At the time she joined, there were still people in the force who remembered her dad, and they made a point of getting in touch with her to share stories and memories.
“When I first joined and before I was married, my surname was Simpson, so a few older serving cops who were just about ready to retire got in touch with me.
“When I first started, I had five or six different emails through from a few high-ranking officers who said they’d heard I’d joined, and they worked with my dad, and remembered him.
“I also had a controller contact me on the radio to say they’d worked in the control room the night my dad was killed, and it had always stayed with them, they’d never forgotten it.
“If it wasn’t for other people’s memories of my dad, I wouldn’t have anything. Other people’s photos, videos, newspaper articles, stories, anything anybody can tell me – that’s all I have.”
When she was old enough, Dempsey read through the newspaper articles her grandparents had kept from the time of her dad’s death.
She also looked through the thousands of sympathy cards her mum had been sent, most from complete strangers who wanted to offer words of comfort.
“I can’t remember growing up not knowing. I was always told ‘daddy’s in heaven’ or whatever,” she explained.

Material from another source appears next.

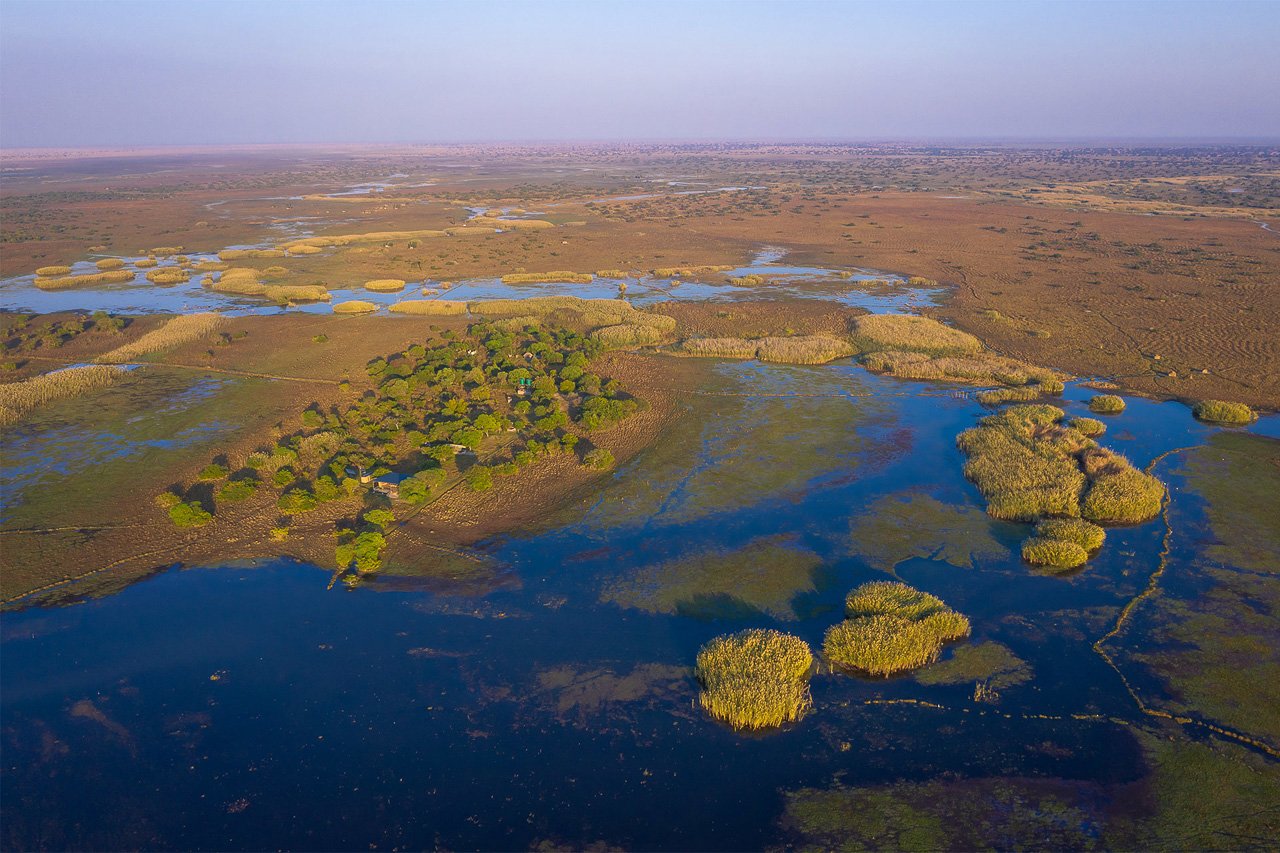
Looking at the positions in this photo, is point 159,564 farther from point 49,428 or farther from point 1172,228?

“You go through different stages of grief growing up, but it was always explained to me in a very age-appropriate way.
“I grew up a lot quicker than most kids because of the experiences I’d had. And I always said I was going to be a police officer as well.”

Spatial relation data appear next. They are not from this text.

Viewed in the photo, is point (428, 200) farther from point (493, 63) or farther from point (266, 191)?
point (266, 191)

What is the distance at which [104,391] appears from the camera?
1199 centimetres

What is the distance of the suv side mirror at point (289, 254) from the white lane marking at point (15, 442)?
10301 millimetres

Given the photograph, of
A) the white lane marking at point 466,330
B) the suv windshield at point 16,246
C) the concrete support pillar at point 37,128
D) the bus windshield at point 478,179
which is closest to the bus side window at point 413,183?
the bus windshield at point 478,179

While Dempsey had never had a particular desire to become a firearms officer, an incident at work led her to follow in her dad’s footsteps and join the specialist division.

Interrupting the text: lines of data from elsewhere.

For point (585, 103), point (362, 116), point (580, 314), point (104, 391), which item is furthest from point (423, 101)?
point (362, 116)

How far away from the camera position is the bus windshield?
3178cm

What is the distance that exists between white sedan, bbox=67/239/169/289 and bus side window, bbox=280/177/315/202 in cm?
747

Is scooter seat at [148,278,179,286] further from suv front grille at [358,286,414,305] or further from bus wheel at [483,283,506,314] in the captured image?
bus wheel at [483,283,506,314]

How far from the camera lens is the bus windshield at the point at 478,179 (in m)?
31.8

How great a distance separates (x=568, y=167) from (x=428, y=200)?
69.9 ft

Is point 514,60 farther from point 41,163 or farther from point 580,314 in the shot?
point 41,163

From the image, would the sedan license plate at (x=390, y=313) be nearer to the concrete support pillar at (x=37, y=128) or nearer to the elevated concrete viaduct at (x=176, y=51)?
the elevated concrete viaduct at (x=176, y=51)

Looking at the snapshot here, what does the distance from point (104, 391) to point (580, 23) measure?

“I had been a response officer in Glasgow and we had a siege basically, a kind of violent incident in my division that we were containing and locking down until we got further support,” she said.
“It was firearms officers who turned up to deal with the siege, so I remember standing there containing the locus for them and when they arrived I just was like, ‘that’s the coolest thing I’ve ever seen in my life. I absolutely have to be a part of that’.”
“The last time [my mum] ever saw my dad, he walked out the door with his uniform on and he never ever came home. Now I do that on a regular basis and she has to watch that”
PC Stuart Simpson’s name is one of 350 engraved onto the memorial stones at Police Scotland’s Tulliallan headquarters. Dempsey has visited the memorial with her mum.
She said: “For my mum, every time we do something like that, it just takes her right back. As much as it’s nice to remember, for my mum it’s still very painful to do every year.
“As much as my mum never wanted me to join the police, she’s very proud that I have done.
“Obviously the last time she ever saw my dad, he walked out the door with his uniform on and he never ever came home. Now I do that on a regular basis and she has to watch that. It can’t be easy for her.”